**Задание 1**
Перепишите без изменений часть приведенного ниже обсуждения проблем с компьютерами пользователей: от «# проблемы с» до «комп и уходят.» включительно.

**Фрагмент документа**
* * * * *

# проблемы с pc пользователей



## Doctor (12.12.2019)

Здравствуйте, что то непонятное за ночь произошло с компами. Есть домен на windows server 2008r2, около 150 компов на разных операционных системах. Многие юзеры просто блокируют комп и уходят. 
Когда уходили вчера вечером было все нормально, а когда пришли утром начались странности. У тех у кого был открыт outlook, соединение разорвалось и аутлук потребовал заново ввести учетные данные. Если перезапустить Outlook то все работает штатно. Но хочется все таки разобраться что произошло. Только вот где искать проблему? Попробовал прошерстить логи своего компа. Там такое от источника *CProCtrl*:



> Ошибка проверки контрольной суммы. Файл: C:\WINDOWS\system32\wininet.dll. Причиной ошибки может быть обновление операционной системы или некорректная установка КриптоПро CSP.  Обновите контрольные суммы с помощью кнопки "Пересчитать хэши" в панели КриптоПро CSP на вкладке "Дополнительно" или пересчитайте контрольную сумму библиотеки в реестре, запустив с правами администратора: start cpverify -addreg -file "C:\WINDOWS\system32\wininet.dll"

* * * * *

**Исходные данные**
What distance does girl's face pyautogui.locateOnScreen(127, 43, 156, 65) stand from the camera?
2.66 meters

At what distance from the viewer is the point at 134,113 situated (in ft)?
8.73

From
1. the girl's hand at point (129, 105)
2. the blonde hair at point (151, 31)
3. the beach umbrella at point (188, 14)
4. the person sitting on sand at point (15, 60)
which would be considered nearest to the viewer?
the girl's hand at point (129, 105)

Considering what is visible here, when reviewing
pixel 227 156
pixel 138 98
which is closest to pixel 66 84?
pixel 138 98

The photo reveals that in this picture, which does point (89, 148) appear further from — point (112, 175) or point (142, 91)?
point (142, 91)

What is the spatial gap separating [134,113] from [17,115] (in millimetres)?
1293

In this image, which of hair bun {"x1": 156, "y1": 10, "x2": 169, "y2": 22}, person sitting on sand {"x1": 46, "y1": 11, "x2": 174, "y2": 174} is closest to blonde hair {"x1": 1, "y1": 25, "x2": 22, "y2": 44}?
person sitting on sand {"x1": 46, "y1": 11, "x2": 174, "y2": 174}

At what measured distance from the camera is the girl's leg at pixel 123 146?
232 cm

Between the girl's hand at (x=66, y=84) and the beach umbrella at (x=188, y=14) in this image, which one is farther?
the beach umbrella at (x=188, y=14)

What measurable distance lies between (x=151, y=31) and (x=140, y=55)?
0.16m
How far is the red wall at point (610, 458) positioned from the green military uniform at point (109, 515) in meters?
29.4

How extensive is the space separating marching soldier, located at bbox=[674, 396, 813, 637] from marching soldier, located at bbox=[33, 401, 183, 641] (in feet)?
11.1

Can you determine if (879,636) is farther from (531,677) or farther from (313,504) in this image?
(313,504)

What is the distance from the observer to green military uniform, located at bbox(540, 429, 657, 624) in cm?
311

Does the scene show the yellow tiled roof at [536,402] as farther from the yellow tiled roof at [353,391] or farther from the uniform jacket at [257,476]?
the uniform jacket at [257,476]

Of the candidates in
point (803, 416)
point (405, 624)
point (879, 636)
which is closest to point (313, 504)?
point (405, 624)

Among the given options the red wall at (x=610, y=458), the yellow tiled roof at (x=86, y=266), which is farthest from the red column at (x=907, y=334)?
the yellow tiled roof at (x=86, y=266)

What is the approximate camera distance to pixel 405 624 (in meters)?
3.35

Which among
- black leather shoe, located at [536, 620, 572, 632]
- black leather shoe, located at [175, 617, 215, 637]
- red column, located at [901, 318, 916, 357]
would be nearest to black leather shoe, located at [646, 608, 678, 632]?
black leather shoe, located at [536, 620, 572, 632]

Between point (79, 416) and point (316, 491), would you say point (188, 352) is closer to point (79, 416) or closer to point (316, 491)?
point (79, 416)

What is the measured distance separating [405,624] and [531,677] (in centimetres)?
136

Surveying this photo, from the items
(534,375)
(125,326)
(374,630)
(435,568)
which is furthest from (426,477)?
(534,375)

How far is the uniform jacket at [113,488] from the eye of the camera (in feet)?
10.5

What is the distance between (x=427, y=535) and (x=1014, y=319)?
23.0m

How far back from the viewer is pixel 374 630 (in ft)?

* * * * *

**Задание 2**
Сколько строк в листинге выше содержат слово «hand»? Укажите только число.

**Ответ 1**
# проблемы с pc пользователей



## Doctor (12.12.2019)

Здравствуйте, что то непонятное за ночь произошло с компами. Есть домен на windows server 2008r2, около 150 компов на разных операционных системах. Многие юзеры просто блокируют комп и уходят.

**Ответ 2**
3